INPUT FOR THIS TASK:

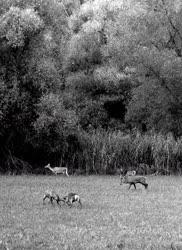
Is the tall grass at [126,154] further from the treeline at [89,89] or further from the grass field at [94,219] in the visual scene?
the grass field at [94,219]

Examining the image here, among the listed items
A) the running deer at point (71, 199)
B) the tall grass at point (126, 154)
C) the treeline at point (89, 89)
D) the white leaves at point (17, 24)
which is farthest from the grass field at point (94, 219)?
the white leaves at point (17, 24)

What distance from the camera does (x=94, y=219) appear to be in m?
14.6

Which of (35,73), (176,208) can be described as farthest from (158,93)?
(176,208)

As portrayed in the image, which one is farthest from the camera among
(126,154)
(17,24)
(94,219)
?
(126,154)

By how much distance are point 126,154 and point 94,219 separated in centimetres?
1919

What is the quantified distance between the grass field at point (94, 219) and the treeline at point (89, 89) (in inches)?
345

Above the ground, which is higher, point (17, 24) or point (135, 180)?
point (17, 24)

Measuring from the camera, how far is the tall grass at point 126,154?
32.9 meters

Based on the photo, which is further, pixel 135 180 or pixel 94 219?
pixel 135 180

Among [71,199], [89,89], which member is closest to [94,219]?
[71,199]

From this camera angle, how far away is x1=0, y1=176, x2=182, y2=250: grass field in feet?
37.8

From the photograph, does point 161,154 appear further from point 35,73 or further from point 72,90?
point 72,90

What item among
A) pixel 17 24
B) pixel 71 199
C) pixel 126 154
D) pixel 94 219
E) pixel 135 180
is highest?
pixel 17 24

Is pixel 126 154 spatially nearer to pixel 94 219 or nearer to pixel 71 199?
pixel 71 199
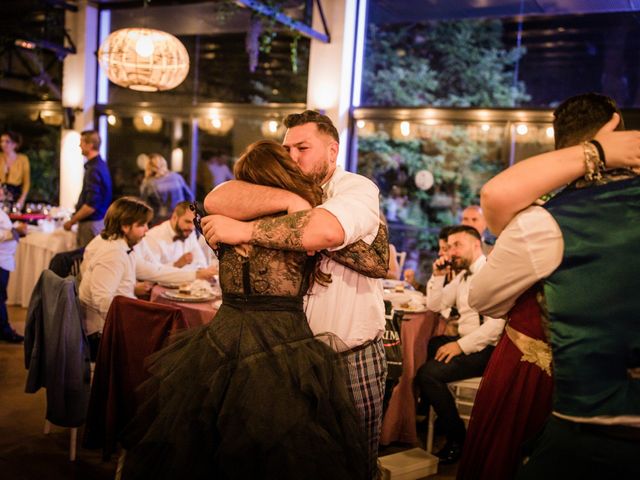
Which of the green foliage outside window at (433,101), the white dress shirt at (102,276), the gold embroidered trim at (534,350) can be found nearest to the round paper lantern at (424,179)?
the green foliage outside window at (433,101)

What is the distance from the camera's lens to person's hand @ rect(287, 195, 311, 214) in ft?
5.37

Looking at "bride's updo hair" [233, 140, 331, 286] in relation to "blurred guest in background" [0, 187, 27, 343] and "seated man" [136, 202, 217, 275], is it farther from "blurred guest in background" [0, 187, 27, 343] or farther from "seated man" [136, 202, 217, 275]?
"blurred guest in background" [0, 187, 27, 343]

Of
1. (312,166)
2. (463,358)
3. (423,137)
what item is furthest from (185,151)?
(312,166)

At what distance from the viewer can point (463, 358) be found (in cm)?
340

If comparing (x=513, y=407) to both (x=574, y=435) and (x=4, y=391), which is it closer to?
(x=574, y=435)

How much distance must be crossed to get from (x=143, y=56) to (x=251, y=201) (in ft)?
13.4

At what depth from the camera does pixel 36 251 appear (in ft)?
20.8

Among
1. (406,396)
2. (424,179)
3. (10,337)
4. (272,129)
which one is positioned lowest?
(10,337)

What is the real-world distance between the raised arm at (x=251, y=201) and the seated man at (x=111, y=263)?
71.3 inches

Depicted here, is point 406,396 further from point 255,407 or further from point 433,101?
point 433,101

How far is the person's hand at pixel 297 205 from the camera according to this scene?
1.64m

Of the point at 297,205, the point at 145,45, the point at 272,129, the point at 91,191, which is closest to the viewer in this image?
the point at 297,205

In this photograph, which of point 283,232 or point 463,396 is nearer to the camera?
point 283,232

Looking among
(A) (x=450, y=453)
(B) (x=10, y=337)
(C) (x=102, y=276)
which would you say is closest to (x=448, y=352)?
(A) (x=450, y=453)
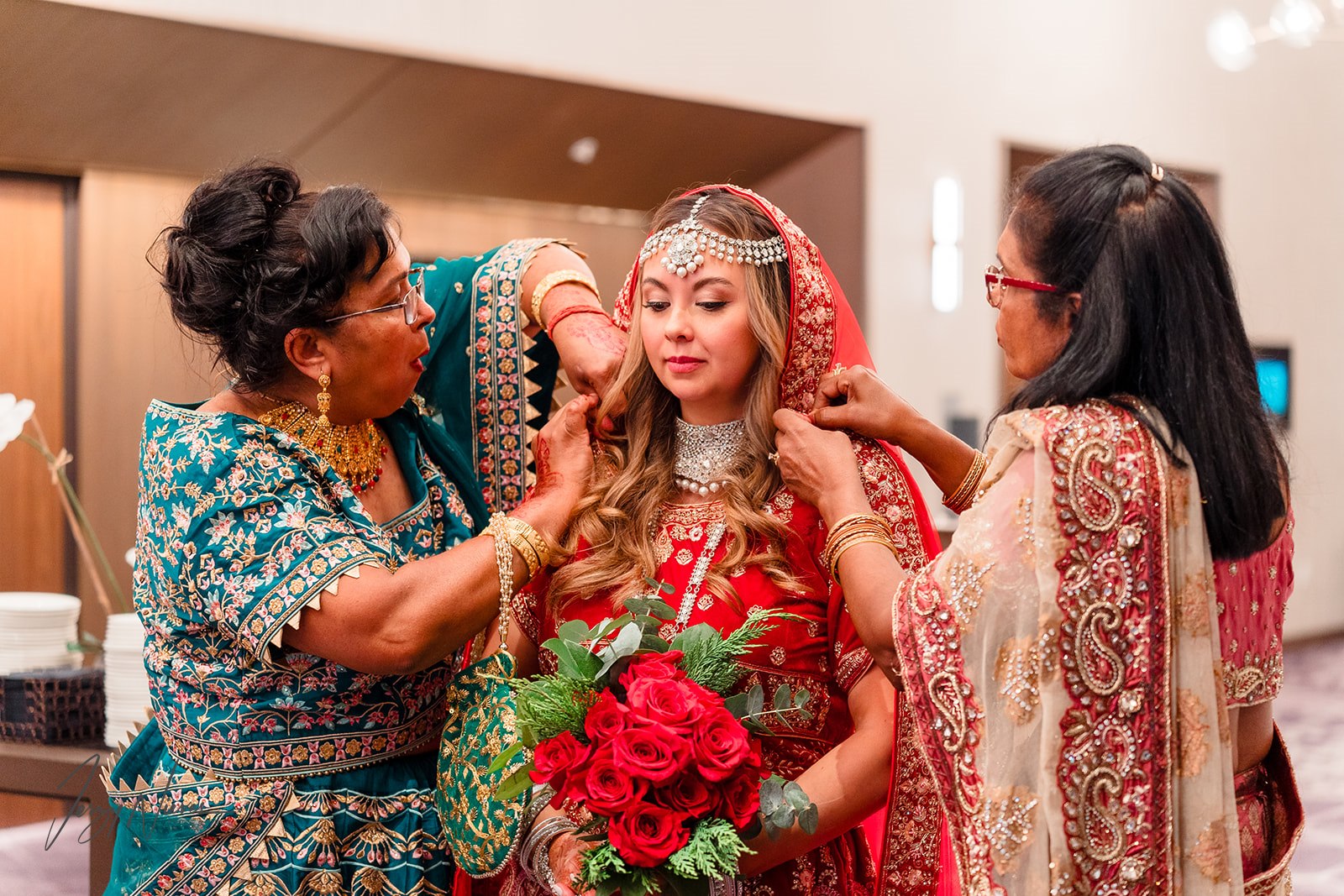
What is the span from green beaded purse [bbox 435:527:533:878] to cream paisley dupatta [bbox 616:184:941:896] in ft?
1.79

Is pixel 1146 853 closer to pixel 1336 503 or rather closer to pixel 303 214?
pixel 303 214

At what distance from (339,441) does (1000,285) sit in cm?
104

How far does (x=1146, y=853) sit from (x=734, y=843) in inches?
19.3

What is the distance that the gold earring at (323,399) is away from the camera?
6.14 ft

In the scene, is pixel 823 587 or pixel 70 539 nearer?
pixel 823 587

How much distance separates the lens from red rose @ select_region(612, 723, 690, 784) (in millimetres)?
1476

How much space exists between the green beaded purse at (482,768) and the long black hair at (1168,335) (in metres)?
0.88

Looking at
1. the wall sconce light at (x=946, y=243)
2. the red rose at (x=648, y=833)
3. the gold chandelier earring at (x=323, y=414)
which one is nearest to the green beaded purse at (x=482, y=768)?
the red rose at (x=648, y=833)

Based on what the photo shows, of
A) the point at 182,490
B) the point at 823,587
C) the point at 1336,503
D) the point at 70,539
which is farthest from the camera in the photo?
the point at 1336,503

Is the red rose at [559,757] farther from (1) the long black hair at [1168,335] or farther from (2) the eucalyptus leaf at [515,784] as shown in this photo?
(1) the long black hair at [1168,335]

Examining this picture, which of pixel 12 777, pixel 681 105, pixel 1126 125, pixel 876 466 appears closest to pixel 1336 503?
pixel 1126 125

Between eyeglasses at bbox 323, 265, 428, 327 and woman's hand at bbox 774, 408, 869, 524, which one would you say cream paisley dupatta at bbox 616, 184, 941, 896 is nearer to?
woman's hand at bbox 774, 408, 869, 524

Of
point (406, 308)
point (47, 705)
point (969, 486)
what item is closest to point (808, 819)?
point (969, 486)

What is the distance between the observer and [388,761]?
1.89m
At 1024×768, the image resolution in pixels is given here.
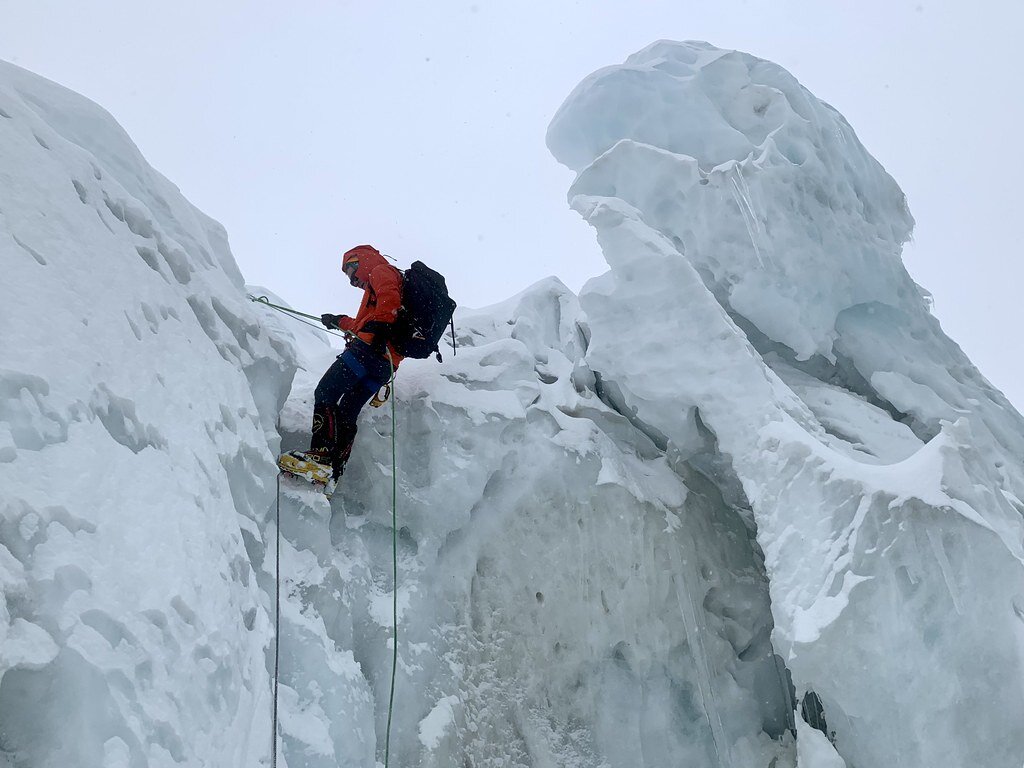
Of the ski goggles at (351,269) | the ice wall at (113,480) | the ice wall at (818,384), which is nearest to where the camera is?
the ice wall at (113,480)

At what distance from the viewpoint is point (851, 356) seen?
7.48m

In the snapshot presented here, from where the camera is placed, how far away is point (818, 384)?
7188 millimetres

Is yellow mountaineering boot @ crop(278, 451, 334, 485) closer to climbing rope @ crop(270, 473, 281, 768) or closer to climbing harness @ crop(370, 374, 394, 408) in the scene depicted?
climbing rope @ crop(270, 473, 281, 768)

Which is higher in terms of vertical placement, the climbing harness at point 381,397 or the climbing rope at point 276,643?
the climbing harness at point 381,397

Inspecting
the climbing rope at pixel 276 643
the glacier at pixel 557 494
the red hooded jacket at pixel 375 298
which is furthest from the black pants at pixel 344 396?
the climbing rope at pixel 276 643

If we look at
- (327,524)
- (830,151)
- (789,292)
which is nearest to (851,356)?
(789,292)

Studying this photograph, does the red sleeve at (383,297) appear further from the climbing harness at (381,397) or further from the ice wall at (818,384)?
the ice wall at (818,384)

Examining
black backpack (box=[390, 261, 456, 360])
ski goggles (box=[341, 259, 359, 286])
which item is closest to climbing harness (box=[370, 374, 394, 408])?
black backpack (box=[390, 261, 456, 360])

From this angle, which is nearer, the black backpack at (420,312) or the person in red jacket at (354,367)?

THE EXERCISE: Replace "tall grass" with "long grass" in the lines from the one containing "What is the quantified" through the one containing "32.9 meters", and give those lines back with nothing else changed.

EXERCISE RESULT:
What is the quantified distance between the grass field at point (94, 219) and the treeline at point (89, 89) (in inches)?
345

Above the ground, which is higher, point (17, 24) or point (135, 180)?
point (17, 24)

Measuring from the camera, how far is the long grass at point 126,154?
32.9 meters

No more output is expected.